As Alberta's energy companies struggle through a prolonged bout of low prices, more and more are walking away from their oil and gas wells, leaving a little-known industry group to clean up the mess.
Alberta's Orphan Well Association is now responsible for 704 wells, up from 164 last year, according to Pat Payne, the association's manager.
"Industry is not doing as well, and it's due to the low commodity prices, low price of oil, low price of gas and declining production," Payne said. "Declining reservoirs [are] catching some of the companies and they're not able to survive."
When a company walks away from a well, it is capped off, but thousands of metres of tubing remain underground and can still transport remaining oil or gas to the surface.
"There is often some level of contamination with these older sites, and the costs really escalate quickly," said Jason Unger of Edmonton's Environmental Law Centre. He wrote a 2013 report arguing for a faster pace in reclaiming abandoned wells. "The longer sites sit abandoned and unreclaimed, there is ongoing risk." he said in an interview.
Unger's report notes that, over time, abandoned wells become more prone to failures that can lead to ground and surface water contamination, and threats to plants and animals in the area. The report also points to the economic costs of leaving a site abandoned for years.
"Once production has ceased from a well, the land effectively remains sterilized from other uses," the report states.
While the number of orphan wells has dramatically increased over the past year, the problem is not a new one. Thousands of wells have been shut down and abandoned over decades of drilling in Alberta. As long as the company that drilled the wells remains in business, the site remains its responsibility.
When a company goes bankrupt or where it ceases operations and its owners can't be found, the well and its cleanup costs are handed over to the Orphan Well Association, a non-profit organization that operates under the direction of the Canadian Association of Petroleum Producers and Alberta's Energy Regulator.
Oil and gas companies operating in Alberta pay into an orphan well fund that helps pay the cleanup costs, which can be substantial.
Pat Payne said that remediating a site where there has been little disturbance or contamination can cost under $50,000 and take two to three years. But where there has been considerable contamination that figure can jump to more than $1 million and the work can take 10 years to complete.
Last year, industry contributed $15 million to the fund. But this year, as the number of orphan wells has quadrupled, the industry levy has doubled to $30 million.
Brad Herald, who is a vice-president with the Canadian Association of Petroleum Producers, and director of the Orphan Well Association, said the calculations of how much companies have to pay are done on a monthly basis, and vary by company based on a number of factors. A key element is how much the company holds in assets and its ability to pay future cleanup costs.
About 800 companies that are licensed to drill in Alberta pay into the fund.
"This program protects the taxpayer from any liability for those orphan wells.
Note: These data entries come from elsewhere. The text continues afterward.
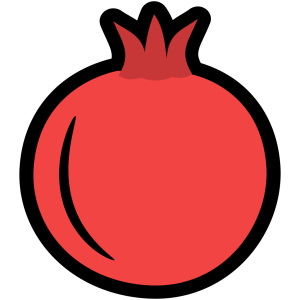 Pomegranate PNG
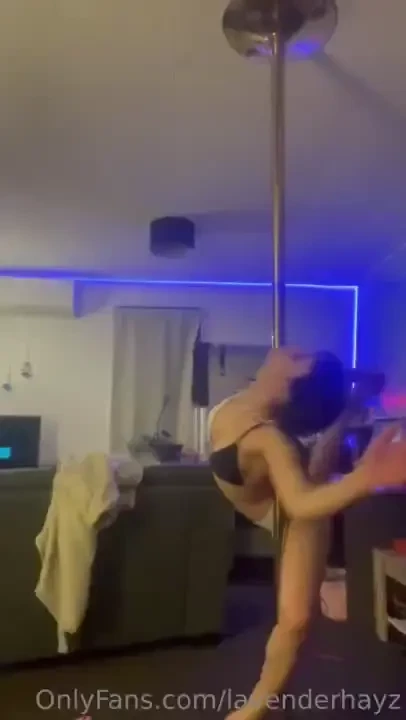 I don t think i ve ever posted a pole video before here s a few tricks 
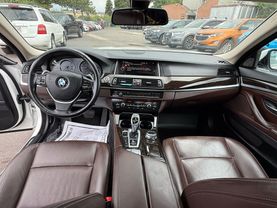 2016 BMW 5 SERIES SEDAN 4-CYL, TURBO, 2.0 LITER 528I XDRIVE SEDAN 4D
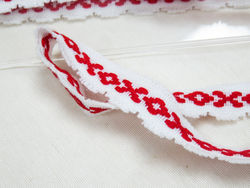 Fita de vies para debroar 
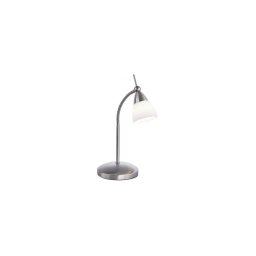 Paul Neuhaus 4001-55 -Candeeiro de mesa LED com regulação PINO 1xG9/3W/230V cromado mate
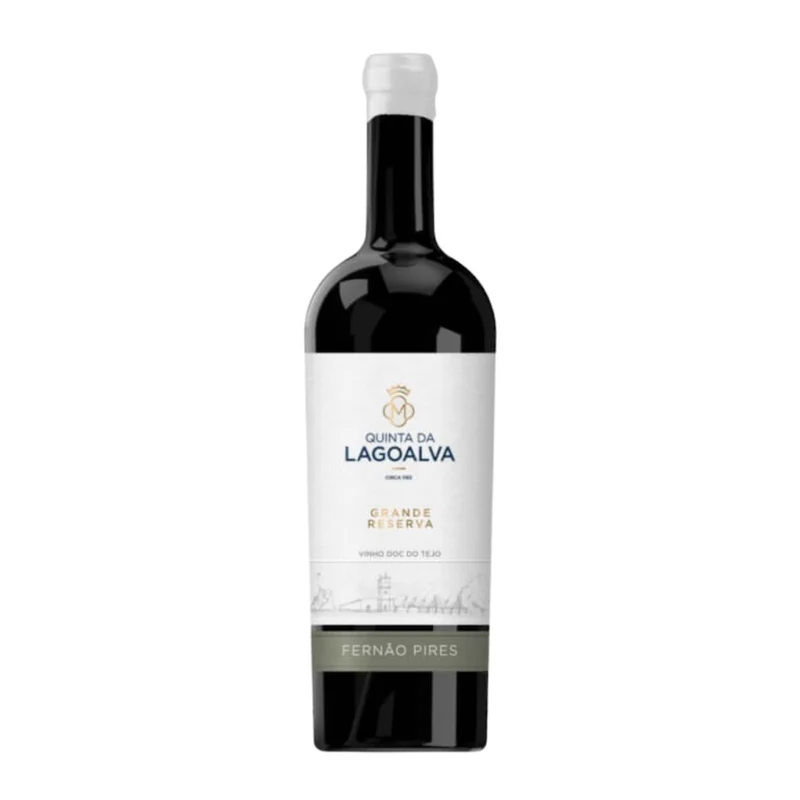 Quinta da Lagoalva Grande Reserva Fernão Pires Branco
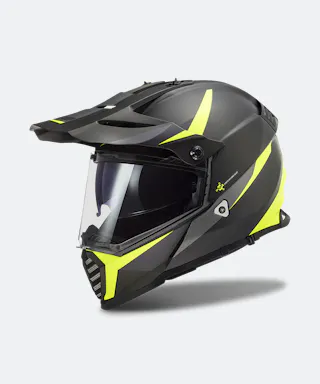 Casco Adventure LS2 MX436 Pioneer Evo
It's an industry-supported program and it scales with the needs of the program," Herald said.
The OWA handles an average of 43 sites per year, but with so many new sites added to its inventory, it is hoping to complete 150 this year.
But Jason Unger said that taxpayers are not necessarily off the hook. In the downturn of 2009, the OWA was faced with a growing backlog of abandoned wells. The Alberta government topped up the fund to the tune of $30 million.
Unger said the new pace of well abandonment is leaving a backlog that will take years to clear up.
"The question becomes, if [increased levies are] not going to be effective to cover a lot of these liabilities … what are some other measures we need to take?"